I’ve seen parks at 65% occupancy surrounded by parks at 90%.  Sometimes it just takes a new owner to be the bad guy and clear out the riff-raff.  Most MH lot tenants are good folks who take pride in home ownership but a few bad ones tend to attract more bad ones and it goes downhill quickly.  

Good luck!

Post: Mobil Home Park Evaluation

John FranklinPosted
  • Specialist
  • Salado, TX
  • Posts 69
  • Votes 50

MH parks can be great investments but they come with a longer list of due diligence.  As with all RE not overpaying and financing terms are critical.  A semi-short answer to your questions would be:

1. What is market rent at competing parks and a three year history of occupancy and rent increases at this park. (along with the usual 2-3 years of rent deposits and P&L review). Also understand the employment and demo figures for your 1 & 3 mile population.  What is forecast household growth over next 5 yrs and what can you capture?  How far is it to Walmart/major grocery stores?  No growth in occupancy or rent reflect stagnant market.  Means little upside to investment.

2. Depends on local ordinances/county/state laws.  Eviction is part of the regular operations and some operators find a buyout of the lease and tenant’s MH easier, so keep some capital available.  Tenant screening makes or breaks a park.  Talk to local police/sherriff and find out if your park is a regular call location.  They know where the problems reside.  Improving tenant mix can increase rents but only if there is new household demand.

3. Don't get caught up in cap rate comparison before you understand the pros and cons of the investment. Focus on how you'd increase NOI, occupancy and add value to the asset. Be careful using a RE cap rate on income from mobile rentals (non RE) Keep pro forms income to lot rents only for RE cap rate and financing analysis. That's what most banks will do. See if seller will convey MHs through separate bill of sale and carry the note for a few years. MHs over 10-15 years old have minimal value after deducting relocation costs. RTO contracts have a high fail rate and should be heavily discounted off total balance.

4. Most appreciation will be related to the degree you can increase NOI (value add). Institutional Investor demand has lowered cap rates over past five years but parks over 100 sites have benefitted much more than smaller parks.

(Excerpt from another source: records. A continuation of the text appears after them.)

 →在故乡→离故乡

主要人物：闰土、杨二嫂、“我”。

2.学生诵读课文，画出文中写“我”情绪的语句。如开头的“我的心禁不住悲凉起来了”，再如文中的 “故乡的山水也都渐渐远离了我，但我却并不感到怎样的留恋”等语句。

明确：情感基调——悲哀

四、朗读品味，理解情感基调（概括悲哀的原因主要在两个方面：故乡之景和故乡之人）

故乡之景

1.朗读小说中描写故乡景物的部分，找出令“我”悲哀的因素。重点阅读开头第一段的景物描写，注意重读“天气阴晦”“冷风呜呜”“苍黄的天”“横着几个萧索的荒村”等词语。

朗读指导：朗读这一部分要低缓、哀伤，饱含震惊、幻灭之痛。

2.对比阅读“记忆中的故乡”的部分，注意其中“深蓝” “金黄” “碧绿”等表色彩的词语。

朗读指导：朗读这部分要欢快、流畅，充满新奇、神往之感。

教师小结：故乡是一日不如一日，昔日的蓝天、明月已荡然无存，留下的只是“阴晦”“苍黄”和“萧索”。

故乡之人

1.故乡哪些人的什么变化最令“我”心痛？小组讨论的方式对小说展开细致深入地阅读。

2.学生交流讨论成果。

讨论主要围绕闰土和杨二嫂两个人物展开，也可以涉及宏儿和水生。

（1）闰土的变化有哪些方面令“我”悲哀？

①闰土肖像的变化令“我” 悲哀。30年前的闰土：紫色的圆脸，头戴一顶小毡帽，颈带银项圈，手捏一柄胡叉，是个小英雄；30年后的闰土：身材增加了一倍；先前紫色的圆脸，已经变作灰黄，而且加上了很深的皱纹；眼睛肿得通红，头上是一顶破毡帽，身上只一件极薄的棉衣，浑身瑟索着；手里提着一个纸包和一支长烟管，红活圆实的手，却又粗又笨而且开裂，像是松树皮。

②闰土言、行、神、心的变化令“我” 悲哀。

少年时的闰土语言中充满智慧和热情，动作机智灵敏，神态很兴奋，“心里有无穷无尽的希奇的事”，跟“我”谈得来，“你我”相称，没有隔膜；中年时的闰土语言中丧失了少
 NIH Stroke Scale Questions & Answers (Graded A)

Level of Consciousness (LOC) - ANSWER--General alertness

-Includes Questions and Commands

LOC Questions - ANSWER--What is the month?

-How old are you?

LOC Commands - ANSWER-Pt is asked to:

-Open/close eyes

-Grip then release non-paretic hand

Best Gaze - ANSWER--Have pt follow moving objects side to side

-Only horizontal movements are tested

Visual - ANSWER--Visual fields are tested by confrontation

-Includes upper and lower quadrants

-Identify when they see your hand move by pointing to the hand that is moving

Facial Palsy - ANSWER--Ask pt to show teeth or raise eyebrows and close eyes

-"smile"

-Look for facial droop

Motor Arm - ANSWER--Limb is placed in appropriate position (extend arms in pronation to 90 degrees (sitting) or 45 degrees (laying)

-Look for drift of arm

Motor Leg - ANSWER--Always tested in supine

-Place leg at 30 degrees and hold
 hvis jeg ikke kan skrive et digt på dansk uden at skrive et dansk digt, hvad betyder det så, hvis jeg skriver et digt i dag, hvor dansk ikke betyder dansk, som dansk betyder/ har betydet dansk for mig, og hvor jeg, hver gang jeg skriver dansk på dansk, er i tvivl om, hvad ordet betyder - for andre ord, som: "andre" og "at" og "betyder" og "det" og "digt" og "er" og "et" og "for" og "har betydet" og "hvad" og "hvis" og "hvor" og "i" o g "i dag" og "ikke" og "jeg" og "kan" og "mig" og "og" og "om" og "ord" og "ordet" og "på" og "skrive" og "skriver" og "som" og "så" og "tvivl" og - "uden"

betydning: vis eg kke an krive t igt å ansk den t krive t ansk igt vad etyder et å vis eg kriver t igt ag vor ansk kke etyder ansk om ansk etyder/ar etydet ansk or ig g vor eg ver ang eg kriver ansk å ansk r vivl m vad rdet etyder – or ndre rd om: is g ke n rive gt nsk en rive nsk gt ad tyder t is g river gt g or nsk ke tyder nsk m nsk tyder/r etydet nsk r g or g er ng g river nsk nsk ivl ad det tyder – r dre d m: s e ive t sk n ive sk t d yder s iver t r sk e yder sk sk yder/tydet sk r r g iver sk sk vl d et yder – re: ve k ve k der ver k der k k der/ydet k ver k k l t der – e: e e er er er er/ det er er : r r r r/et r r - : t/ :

5. It is a concern. Again household growth and local employment are critical. Flat pop growth makes it hard to increase occupancy, rents or value.  Cheap land means no barriers to entry for competing parks.

6. I think utilities are the most overlooked issue. Is sewer private septic/lagoon or public? Cost for upgrading private water and sewer systems can be mind boggling. Have any septic and sewer pipes inspected. There are some older styles of pipe that break down over time and today's codes may make replacement unfeasible. The upside is that billing tenants for utilities or adding public meters can add to NOI and reduce expenses.

Based on the acreage it looks like you may have surplus land.  Can you expand the # of sites?  Sell off some acreage?  I’d confirm that as well.

You also should talk to the closest MH dealers. They can help verify demand and may have leads on tenants who can relocate to the park. Many park owners purchase new MHs and lease them as a package, sometimes RTO. Check state laws, you may need a dealer license for that.

Know the market, know the issues and potential upside and don’t ever overpay and you should do fine.